The process itself is notoriously secretive, as far as I know, so there isn't that much information about it.
But what I can tell you is that they make each generation sort of as they need them. All the time in that process, there will be multiple designs proposed (even for the same pokemon), which might or might not make it; that's how Shellos and Gastrodon ended up skipping the generation they were created for, and why we have things like Eeveelutions introduced in four different generations, or cross-generation evolutions (Scizor, Mismagius, Megas) or pre-evolutions (the babies, mainly), and it also explains the mess the games end up into when they have to introduce things like incenses, rocks, location evolution or even new evolutionary stones to explain how pokemon couldn't evolve in past games.
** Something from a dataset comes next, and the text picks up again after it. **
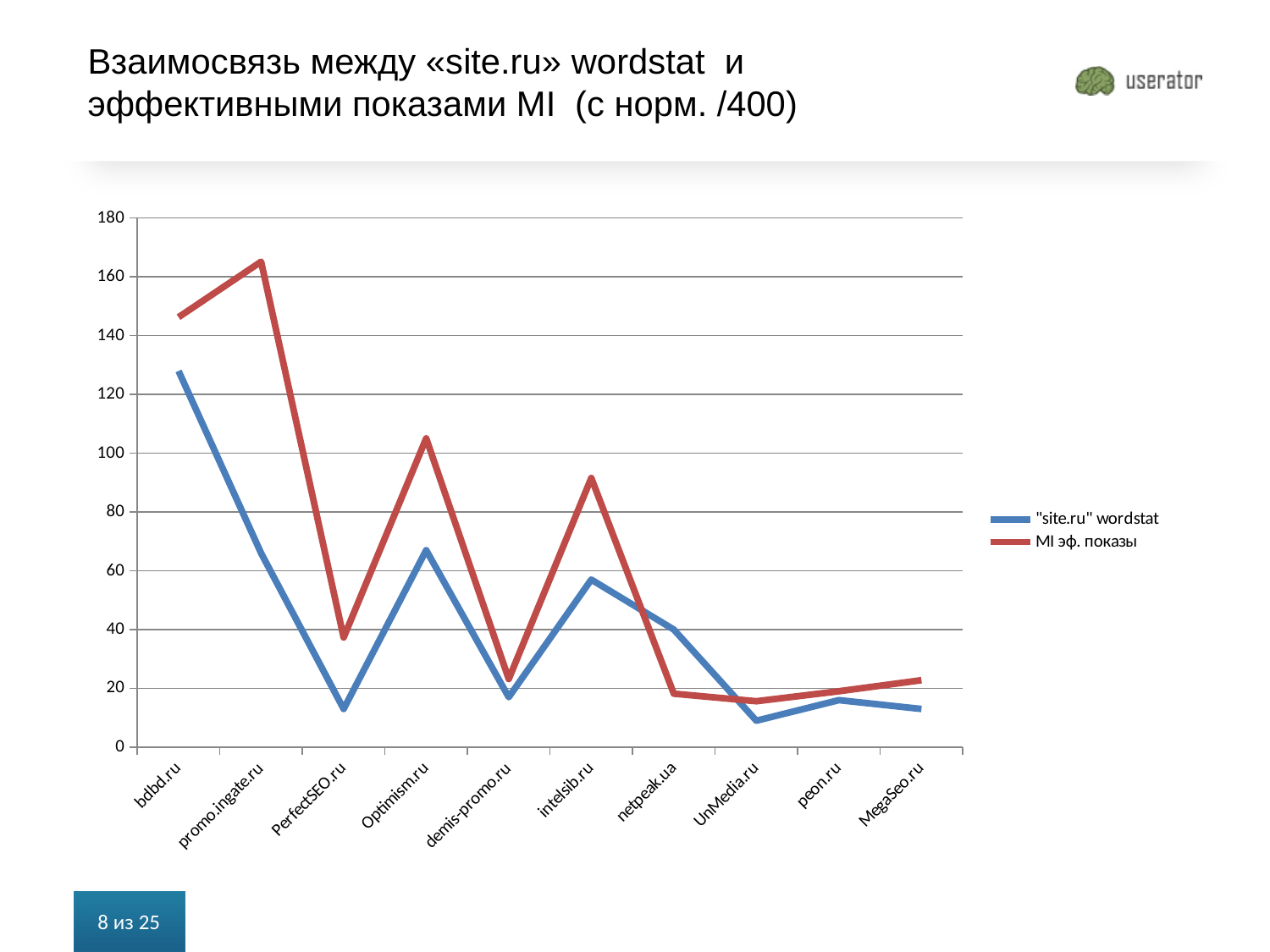
Is the "site.ru" wordstat value for bdbd.ru greater or less than 120? greater How many series does the legend list? 2 At Optimism.ru, which series has the larger value, "site.ru" wordstat or "MI эф. показы"? MI эф. показы Is the "MI эф. показы" value for Optimism.ru greater or less than 100? greater Which colour is used for the "MI эф. показы" series? red Is the "MI эф. показы" value for promo.ingate.ru greater or less than 160? greater For which category is the "MI эф. показы" series highest? promo.ingate.ru How many categories are shown on the x axis? 10 At netpeak.ua, which series has the larger value, "site.ru" wordstat or "MI эф. показы"? "site.ru" wordstat For which category is the "site.ru" wordstat series highest? bdbd.ru What kind of chart is shown on the slide? line chart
In essence, it's a bloody mess.
For example, we've yet to see how they'll implement the Alola-specific regional forms into subsequent games; at least all the pokemon so far weren't explicitly tied to a region, so you could work around that for the postgame; no such loophole with Alolan pokemon.
So, as far as I know, the design team is comprised of various artists (some are also illustrators for the TGC) and Sugimori as the design head; I imagine they have various meetings to get on the same page about the staples like starters and legends, and from then on, everybody sets out to make what the generation needs or to work and present their own designs, even designs leftover from other generations, as Shellos and Gastrodon prove (it also means that most pokemon's designs can date back to as late as Gen1 and for various reasons, were introduced later), or even inside jokes, like Munna; I doubt they planned munna in gen1, but I do believe someone remembered that dialog and thought it'd be fun to actually make the pokemon (you can tell because Munna is particularly disjointed, design-wise, compared to most other pokemon; it's a psychic type with a pattern of pink flowers); all the designs pass by Sugimori, probably the director and team, and more meetings, where they suggest changes or approve them.
Of course, I imagine the mechanic aspects of each pokemon are also taken in consideration, but I believe it's likely they start with the design and go from there (smogon's existence, if nothing else, proves that pokemon are not usually made with much care into how weak or strong they are, mechanics-wise).
Basically, each new generation is a self-contained group that may (gen 2, 3, 4) or may not (5, 6, 7) relate to the previous ones in terms of connections between the pokemon in it; there's also no way to tell exactly when a pokemon was created, since all we can know is when it was ready enough to be added to a game, but basically, the process is that Sugimori and his team work on the pokemon they need, add new ones, maybe old ones that were never released, and rinse and repeat each new generation.
But again, this is mostly conjecture based on how design work usually is; there's very little we can know about how it happens, and most of what we do know is how it doesn't happen.